* Passage for review:

Opened 13 years ago
Closed 12 years ago
#17485 closed Bug (fixed)
Queries with both deferred fields and select_related defer field.name instead of field.attname
Reported by: | Michal Petrucha | Owned by: | Anssi Kääriäinen |
---|---|---|---|
Component: | Database layer (models, ORM) | Version: | dev |
Severity: | Release blocker | Keywords: | defer select_related |
Cc: | niwi@…, real.human@… | Triage Stage: | Ready for checkin |
Has patch: | yes | Needs documentation: | no |
Needs tests: | no | Patch needs improvement: | no |
Easy pickings: | no | UI/UX: | no |
Description
When deferring ForeignKey
fields in conjunction with select_related
, Django creates a DeferredAttribute
for the field's name
instead of its attname
. This results in its ReverseSingleRelatedObjectDescriptor
being overriden and thus stripping the model instance of most of this field's functionality.
Consider the following models (taken from regressiontests.queries):
class Celebrity(models.Model): name = models.CharField("Name", max_length=20) greatest_fan = models.ForeignKey("Fan", null=True, unique=True) def __unicode__(self): return self.name class Fan(models.Model): fan_of = models.ForeignKey(Celebrity)
Let's play around with it in the shell for a bit:
>>> Celebrity.objects.create(name="Joe") <Celebrity: Joe> >>> obj = Celebrity.objects.all().defer('greatest_fan').select_related('greatest_fan').get() >>> print obj.__class__.__dict__ { '__module__': 'subclassfktest.models', '_meta': <Options for Celebrity_Deferred_greatest_fan>, 'objects': <django.db.models.manager.ManagerDescriptor object at 0x1460810>, 'MultipleObjectsReturned': <class 'subclassfktest.models.MultipleObjectsReturned'>, '_base_manager': <django.db.models.manager.Manager object at 0x1460490>, 'greatest_fan': <django.db.models.query_utils.DeferredAttribute object at 0x1457750>, 'DoesNotExist': <class 'subclassfktest.models.DoesNotExist'>, '__doc__': 'Celebrity_Deferred_greatest_fan(id, name, greatest_fan_id)', '_default_manager': <django.db.models.manager.Manager object at 0x1460ad0>, '_deferred': True }
We can see that the deferred atribute is at greatest_fan
instead of greatest_fan_id
and the ReverseSingleRelatedObjectDescriptor
is not present at all.
The following is just to show that the model instance is really broken because of this:
>>> print obj.greatest_fan None >>> f = Fan.objects.create(fan_of=obj) >>> obj.greatest_fan = f >>> obj.save() >>> obj2 = Celebrity.objects.get() >>> f.id 1 >>> print obj2.greatest_fan_id # Should be 1 None
An interesting thing, though, is that the instance gives access to the right related object instance even without a working ReverseSingleRelatedObjectDescriptor
:
>>> obj2.greatest_fan = f >>> obj2.save() >>> obj = Celebrity.objects.all().defer('greatest_fan').select_related('greatest_fan').get() >>> obj.greatest_fan.id 1 >>> obj.__dict__ {'_greatest_fan_cache': <Fan: Fan object>, 'name': u'Joe', 'greatest_fan_id': None, '_state': <django.db.models.base.ModelState object at 0x146b250>, 'greatest_fan': <Fan: Fan object>, 'id': 1}
Anyway, the _id
attribute is still never set to the correct value.

* Recorded information:

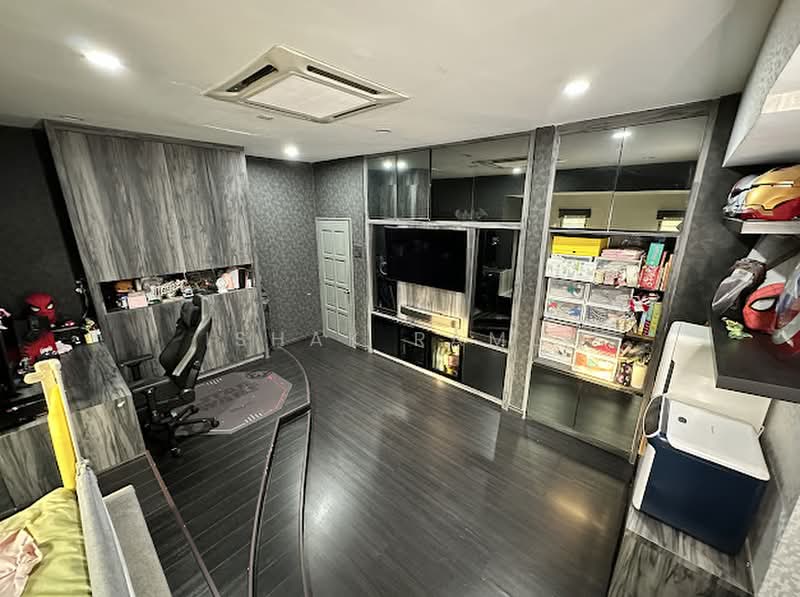 Rumah Berkembar untuk Dijual di SS 4B, Taman Kelana Jaya (Petaling Jaya) - Ishak Ramli - Interior - PropertyGuru.com.my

* Things to do:
- a) Which fields in the bug ticket's metadata have the value "no"? Give each field name.
- b) Repeat everything in the bug ticket from "The following is" down to "the correct value.".

* Responses to the exercise:
- a) Needs documentation, Needs tests, Patch needs improvement, Easy pickings, UI/UX

- b)
The following is just to show that the model instance is really broken because of this:
>>> print obj.greatest_fan None >>> f = Fan.objects.create(fan_of=obj) >>> obj.greatest_fan = f >>> obj.save() >>> obj2 = Celebrity.objects.get() >>> f.id 1 >>> print obj2.greatest_fan_id # Should be 1 None
An interesting thing, though, is that the instance gives access to the right related object instance even without a working ReverseSingleRelatedObjectDescriptor
:
>>> obj2.greatest_fan = f >>> obj2.save() >>> obj = Celebrity.objects.all().defer('greatest_fan').select_related('greatest_fan').get() >>> obj.greatest_fan.id 1 >>> obj.__dict__ {'_greatest_fan_cache': <Fan: Fan object>, 'name': u'Joe', 'greatest_fan_id': None, '_state': <django.db.models.base.ModelState object at 0x146b250>, 'greatest_fan': <Fan: Fan object>, 'id': 1}
Anyway, the _id
attribute is still never set to the correct value.